The input:

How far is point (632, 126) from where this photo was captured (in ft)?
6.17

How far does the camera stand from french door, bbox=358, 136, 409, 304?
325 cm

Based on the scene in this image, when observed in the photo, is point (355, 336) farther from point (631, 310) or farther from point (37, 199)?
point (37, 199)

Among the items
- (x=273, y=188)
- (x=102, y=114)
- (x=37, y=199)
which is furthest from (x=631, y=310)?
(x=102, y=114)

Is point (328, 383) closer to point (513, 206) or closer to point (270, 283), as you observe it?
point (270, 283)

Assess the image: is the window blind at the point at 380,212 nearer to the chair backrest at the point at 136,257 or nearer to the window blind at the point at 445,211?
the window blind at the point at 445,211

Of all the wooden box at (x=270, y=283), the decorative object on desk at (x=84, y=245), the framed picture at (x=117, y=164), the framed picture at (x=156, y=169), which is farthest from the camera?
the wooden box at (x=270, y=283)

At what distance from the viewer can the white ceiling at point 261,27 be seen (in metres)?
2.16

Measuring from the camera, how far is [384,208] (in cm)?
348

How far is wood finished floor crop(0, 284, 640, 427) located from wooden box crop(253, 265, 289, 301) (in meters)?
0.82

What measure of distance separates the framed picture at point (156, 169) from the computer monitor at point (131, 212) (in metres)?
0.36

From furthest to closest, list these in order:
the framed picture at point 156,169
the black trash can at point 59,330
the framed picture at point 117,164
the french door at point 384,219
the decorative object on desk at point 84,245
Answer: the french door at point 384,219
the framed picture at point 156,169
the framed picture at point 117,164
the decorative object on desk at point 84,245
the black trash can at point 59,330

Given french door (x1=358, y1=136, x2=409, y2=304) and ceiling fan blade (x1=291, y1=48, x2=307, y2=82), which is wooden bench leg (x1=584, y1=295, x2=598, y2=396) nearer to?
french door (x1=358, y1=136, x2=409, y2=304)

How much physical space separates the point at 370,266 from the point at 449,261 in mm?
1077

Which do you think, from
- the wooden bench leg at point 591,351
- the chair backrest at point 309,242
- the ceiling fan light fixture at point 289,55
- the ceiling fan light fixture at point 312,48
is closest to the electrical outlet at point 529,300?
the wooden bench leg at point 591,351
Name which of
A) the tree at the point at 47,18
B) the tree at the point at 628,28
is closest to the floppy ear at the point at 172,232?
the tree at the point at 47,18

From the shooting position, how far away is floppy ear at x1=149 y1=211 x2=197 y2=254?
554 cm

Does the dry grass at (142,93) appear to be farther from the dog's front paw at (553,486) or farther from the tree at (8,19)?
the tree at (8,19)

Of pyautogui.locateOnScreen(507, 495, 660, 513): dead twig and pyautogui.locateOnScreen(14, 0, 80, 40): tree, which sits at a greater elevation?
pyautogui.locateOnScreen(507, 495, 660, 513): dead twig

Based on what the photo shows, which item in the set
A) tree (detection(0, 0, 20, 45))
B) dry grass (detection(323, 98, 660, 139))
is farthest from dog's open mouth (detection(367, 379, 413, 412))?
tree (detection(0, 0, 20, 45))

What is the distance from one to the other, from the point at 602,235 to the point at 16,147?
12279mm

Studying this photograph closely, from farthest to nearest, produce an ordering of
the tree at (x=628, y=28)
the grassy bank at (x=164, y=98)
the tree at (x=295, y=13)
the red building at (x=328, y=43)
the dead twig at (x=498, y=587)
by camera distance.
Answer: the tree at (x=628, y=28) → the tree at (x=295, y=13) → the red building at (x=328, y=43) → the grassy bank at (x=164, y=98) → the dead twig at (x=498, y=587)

Job:
Rewrite all the entries above, putting "ceiling lamp" wherever "ceiling fan light fixture" appears and keeping every other word the same.

Reply:
How far is point (632, 126) from where this photo was captured (in ft)?
6.17

How far does the camera stand from french door, bbox=358, 136, 409, 304?
325 cm

Based on the scene in this image, when observed in the photo, is point (355, 336) farther from point (631, 310) or farther from point (37, 199)?
point (37, 199)

Among the items
- (x=273, y=188)
- (x=102, y=114)
- (x=37, y=199)
which is furthest from (x=631, y=310)?
(x=102, y=114)

Is point (328, 383) closer to point (513, 206) or closer to point (270, 283), as you observe it?
point (270, 283)

Assess the image: is the window blind at the point at 380,212 nearer to the chair backrest at the point at 136,257 or nearer to the window blind at the point at 445,211?
the window blind at the point at 445,211

Of all the wooden box at (x=270, y=283), the decorative object on desk at (x=84, y=245), the framed picture at (x=117, y=164), the framed picture at (x=156, y=169), which is farthest from the camera?
the wooden box at (x=270, y=283)

At what distance from the viewer can the white ceiling at point 261,27 be seen (in metres)?
2.16

Measuring from the camera, how far is [384,208] (in cm)?
348

How far is wood finished floor crop(0, 284, 640, 427) located from wooden box crop(253, 265, 289, 301) (in meters)?
0.82

What measure of distance separates the framed picture at point (156, 169) from the computer monitor at point (131, 212) (in metres)?
0.36

From furthest to closest, list these in order:
the framed picture at point 156,169
the black trash can at point 59,330
the framed picture at point 117,164
the french door at point 384,219
the decorative object on desk at point 84,245
Answer: the french door at point 384,219
the framed picture at point 156,169
the framed picture at point 117,164
the decorative object on desk at point 84,245
the black trash can at point 59,330

Given french door (x1=358, y1=136, x2=409, y2=304) and ceiling fan blade (x1=291, y1=48, x2=307, y2=82), which is wooden bench leg (x1=584, y1=295, x2=598, y2=396) nearer to?
french door (x1=358, y1=136, x2=409, y2=304)

How much physical space separates the point at 370,266 from the point at 449,261 in mm?
1077

Which do you think, from
- the wooden bench leg at point 591,351
- the chair backrest at point 309,242
- the ceiling lamp at point 289,55
- the ceiling lamp at point 312,48
is closest to the electrical outlet at point 529,300?
the wooden bench leg at point 591,351
Name which of
A) the tree at the point at 47,18
B) the tree at the point at 628,28
is closest to the floppy ear at the point at 172,232?
the tree at the point at 47,18

From the shooting position, how far away is floppy ear at x1=149 y1=211 x2=197 y2=254?
554 cm

Does the dry grass at (142,93) appear to be farther from the dog's front paw at (553,486) or farther from the tree at (8,19)?
the tree at (8,19)

Of pyautogui.locateOnScreen(507, 495, 660, 513): dead twig and pyautogui.locateOnScreen(14, 0, 80, 40): tree, which sits at a greater elevation?
pyautogui.locateOnScreen(507, 495, 660, 513): dead twig

Based on what the photo shows, which item in the set
A) tree (detection(0, 0, 20, 45))
B) dry grass (detection(323, 98, 660, 139))
is farthest from dog's open mouth (detection(367, 379, 413, 412))?
tree (detection(0, 0, 20, 45))

What is the distance from one to the other, from the point at 602,235 to the point at 16,147?
12279mm

Studying this photograph closely, from farthest to nearest, produce an ordering of
the tree at (x=628, y=28)
the grassy bank at (x=164, y=98)
the tree at (x=295, y=13)
the red building at (x=328, y=43)
the dead twig at (x=498, y=587)
by camera distance.
Answer: the tree at (x=628, y=28) → the tree at (x=295, y=13) → the red building at (x=328, y=43) → the grassy bank at (x=164, y=98) → the dead twig at (x=498, y=587)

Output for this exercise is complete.